Son histoire a été portée à l’écran sous le titre “Le Terminal” par le réalisateur américain Steven Spielberg. Un film très touchant que je conseille vivement à tous ceux qui salissent l’image de l’Afrique depuis l’Occident.
Tous les 2 jours en France, un agriculteur se suicide. Est-ce que les africains qui vivent en France en sont au courant ? Bien sûr que non. Parce que le Journal “Le Monde” ne va jamais en parler, puisque cela nuirait à la bonne image de la France dans le monde. Ce sont les petits quotidiens régionaux qui en parlent. Et c’est tout. Aucune télévision ne relaie l’information.
Chaque jour en France, un homme tue sa femme ou sa compagne par jalousie ou parce qu’elle a décidé de le quitter et de rompre la relation. Est-ce que les français qui n’en parlent pas n’ont pas le cœur pour s’indigner plus que les africains qui vont publier les photos des cadavres mutilés d’africains sur Facebook pour montrer comment nos dirigeants sont des méchants ?

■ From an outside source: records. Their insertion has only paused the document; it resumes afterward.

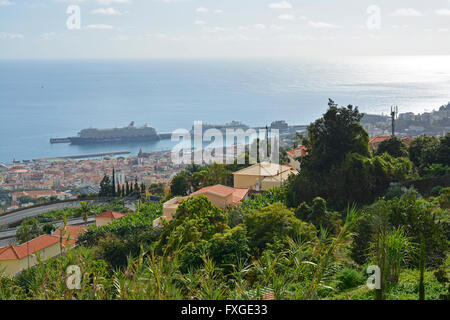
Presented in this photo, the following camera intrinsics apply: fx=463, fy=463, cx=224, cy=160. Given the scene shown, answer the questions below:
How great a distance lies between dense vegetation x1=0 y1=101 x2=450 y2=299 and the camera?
3.57 m

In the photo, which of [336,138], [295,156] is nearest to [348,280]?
[336,138]

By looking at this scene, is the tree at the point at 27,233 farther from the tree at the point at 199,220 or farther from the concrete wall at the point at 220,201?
the tree at the point at 199,220

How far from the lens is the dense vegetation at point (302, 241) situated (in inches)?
140

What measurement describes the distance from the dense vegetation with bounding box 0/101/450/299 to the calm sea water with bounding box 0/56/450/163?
34.0 metres

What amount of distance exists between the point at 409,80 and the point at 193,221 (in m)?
53.6

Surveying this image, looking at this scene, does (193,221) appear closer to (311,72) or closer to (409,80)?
(409,80)

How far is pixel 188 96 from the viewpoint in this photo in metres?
80.9

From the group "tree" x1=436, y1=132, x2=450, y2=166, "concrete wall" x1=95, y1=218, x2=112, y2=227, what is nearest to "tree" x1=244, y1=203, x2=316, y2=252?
"tree" x1=436, y1=132, x2=450, y2=166

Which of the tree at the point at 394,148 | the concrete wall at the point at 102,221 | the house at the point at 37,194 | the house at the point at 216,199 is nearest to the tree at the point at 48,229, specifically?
the concrete wall at the point at 102,221

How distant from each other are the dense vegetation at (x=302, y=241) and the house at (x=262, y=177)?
1.79 meters

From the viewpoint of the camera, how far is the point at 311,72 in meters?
85.8

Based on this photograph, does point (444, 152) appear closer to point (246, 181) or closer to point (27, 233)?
point (246, 181)

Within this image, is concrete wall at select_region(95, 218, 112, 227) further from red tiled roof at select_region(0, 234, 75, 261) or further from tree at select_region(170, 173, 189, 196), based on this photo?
tree at select_region(170, 173, 189, 196)

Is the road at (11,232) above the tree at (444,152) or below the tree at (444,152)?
below
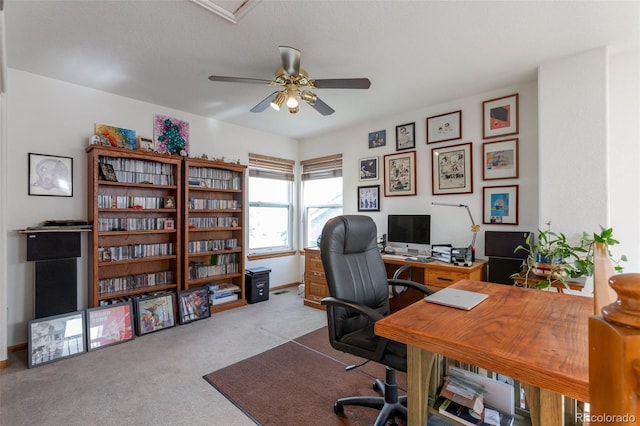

Le quotidien Le Figaro ou bien France24 préférera parler d’un mort à Bamenda que de la jeune fille tuée le même jour en France par son compagnon, parce que cela nuirait à l’image de la France. Cette histoire est tellement occultée qu’aujourd’hui en Afrique, beaucoup de jeunes femmes qui cherchent l’amour sur le net sont convaincues, à tort, que les blancs sont doux et romantiques avec les femmes. En écoutant Radio France International (RFI) ou en en regardant la télévision publique française France24 ou TV5 Monde, elles ne découvriront jamais que plus de 300 femmes sont tuées en France chaque année sous les coups du mari ou du compagnon. C’est le même chiffre en Italie, de même qu’en Allemagne, etc.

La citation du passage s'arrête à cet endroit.